3. AI Service Issues
OpenAI API Errors
Symptoms: OpenAI API error: Invalid API key
Solutions:
# Verify API key
echo $OPENAI_API_KEY
# Test API connection
curl -H "Authorization: Bearer $OPENAI_API_KEY" \
https://api.openai.com/v1/models
# Check rate limits
curl -H "Authorization: Bearer $OPENAI_API_KEY" \
https://api.openai.com/v1/usage
Model Loading Failures
Symptoms: Failed to load AI model
Solutions:
# Check model cache
ls -la /tmp/aicser_models/
# Clear model cache
rm -rf /tmp/aicser_models/*
# Check available memory
free -h
# Verify model files
docker-compose exec ai-analytics ls -la /app/models/
4. Frontend Issues
React App Won't Load
Symptoms: White screen or JavaScript errors
Solutions:
# Check frontend logs
docker-compose logs client
# Verify build files
ls -la packages/client/client/build/
# Rebuild frontend
docker-compose exec client npm run build
# Check browser console for errors
# Press F12 in browser
API Endpoint Errors
Symptoms: 404 Not Found or 500 Internal Server Error
Solutions:
# Check API routes
curl -X GET http://localhost:8000/api/v1/health
# Verify service discovery
docker-compose exec client curl http://auth:8000/health
# Check NGINX configuration
docker-compose exec nginx nginx -t
5. Performance Issues
Slow Query Response
Symptoms: Queries taking > 5 seconds
Solutions:
# Check database performance
docker-compose exec postgres psql -U aicser_user -d aicser_db -c "

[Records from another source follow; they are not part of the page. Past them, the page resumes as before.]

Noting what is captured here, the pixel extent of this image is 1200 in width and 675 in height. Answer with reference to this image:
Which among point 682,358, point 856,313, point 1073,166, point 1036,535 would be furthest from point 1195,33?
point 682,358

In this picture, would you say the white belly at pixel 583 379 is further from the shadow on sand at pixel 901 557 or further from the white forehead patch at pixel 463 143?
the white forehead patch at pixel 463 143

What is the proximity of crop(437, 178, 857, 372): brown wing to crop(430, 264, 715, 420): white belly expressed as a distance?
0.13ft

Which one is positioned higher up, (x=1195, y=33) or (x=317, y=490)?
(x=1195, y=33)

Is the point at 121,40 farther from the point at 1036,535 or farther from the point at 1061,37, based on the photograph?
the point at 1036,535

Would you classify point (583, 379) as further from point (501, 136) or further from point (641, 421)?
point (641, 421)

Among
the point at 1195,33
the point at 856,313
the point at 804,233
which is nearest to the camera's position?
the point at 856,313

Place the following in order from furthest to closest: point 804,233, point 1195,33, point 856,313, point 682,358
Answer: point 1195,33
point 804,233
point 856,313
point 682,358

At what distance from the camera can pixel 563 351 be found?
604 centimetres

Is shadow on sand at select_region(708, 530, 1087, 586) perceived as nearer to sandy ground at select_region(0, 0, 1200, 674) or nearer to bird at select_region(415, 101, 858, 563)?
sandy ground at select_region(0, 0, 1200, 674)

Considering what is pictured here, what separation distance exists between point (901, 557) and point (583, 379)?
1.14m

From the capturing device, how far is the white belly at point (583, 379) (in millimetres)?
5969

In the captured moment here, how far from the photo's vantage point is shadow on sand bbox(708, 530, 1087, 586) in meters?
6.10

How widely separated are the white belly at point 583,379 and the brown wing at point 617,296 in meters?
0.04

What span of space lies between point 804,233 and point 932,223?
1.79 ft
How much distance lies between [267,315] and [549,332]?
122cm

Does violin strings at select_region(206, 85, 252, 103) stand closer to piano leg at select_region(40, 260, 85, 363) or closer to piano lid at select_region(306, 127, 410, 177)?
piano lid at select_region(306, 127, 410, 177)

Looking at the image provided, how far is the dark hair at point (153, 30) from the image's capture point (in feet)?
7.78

SELECT query, mean_time, calls
FROM pg_stat_statements
ORDER BY mean_time DESC
LIMIT 10;"
# Check cache hit rate
docker-compose exec redis redis-cli info memory
# Monitor resource usage
docker stats --no-stream
High Memory Usage
Symptoms: Out of memory errors or slow performance
Solutions:
# Check memory usage
free -h
docker stats --no-stream
# Restart memory-intensive services
docker-compose restart ai-analytics
docker-compose restart postgres
# Adjust memory limits in docker-compose.yml
services:
ai-analytics:
deploy:
resources:
limits:
memory: 4G
🛠️ Debugging Techniques
1. Log Analysis
Enable Debug Logging
# Set debug level
export LOG_LEVEL=DEBUG
export DEBUG=true
# Restart services
docker-compose restart
# Follow logs in real-time
docker-compose logs -f --tail=100
Log Search & Filtering
# Search for errors
docker-compose logs | grep -i error
# Search for specific service
docker-compose logs auth | grep -i "authentication"
# Search with context
docker-compose logs | grep -A 5 -B 5 "error"
2. Network Debugging
Check Network Connectivity
# Test inter-service communication
docker-compose exec auth ping postgres
docker-compose exec client ping auth
# Check DNS resolution
docker-compose exec auth nslookup postgres
docker-compose exec auth nslookup redis
# Verify port accessibility
telnet postgres 5432
telnet redis 6379
Network Configuration
# Check Docker network
docker network ls
docker network inspect aicser-world_default
# Inspect container networking
docker inspect <container_id> | grep -A 20 "NetworkSettings"
3. Database Debugging
PostgreSQL Debugging
# Connect to database
docker-compose exec postgres psql -U aicser_user -d aicser_db
# Check active connections
SELECT * FROM pg_stat_activity;
# Check query performance
SELECT * FROM pg_stat_statements ORDER BY total_time DESC LIMIT 10;
# Check table sizes
SELECT schemaname, tablename, pg_size_pretty(pg_total_relation_size(schemaname||'.'||tablename))
FROM pg_tables
ORDER BY pg_total_relation_size(schemaname||'.'||tablename) DESC;
Redis Debugging
# Connect to Redis
docker-compose exec redis redis-cli
# Check memory usage
INFO memory
# Check key statistics
INFO keyspace
# Monitor commands in real-time
MONITOR
📊 Monitoring & Alerting
1. Health Checks
Service Health Endpoints
# Health check URLs
http://localhost:3005/health # Frontend
http://localhost:8000/health # Auth API
http://localhost:8001/health # AI Analytics
http://localhost:5432/health # PostgreSQL
http://localhost:6379/health # Redis
# Health check script
#!/bin/bash
services=("3005" "8000" "8001" "5432" "6379")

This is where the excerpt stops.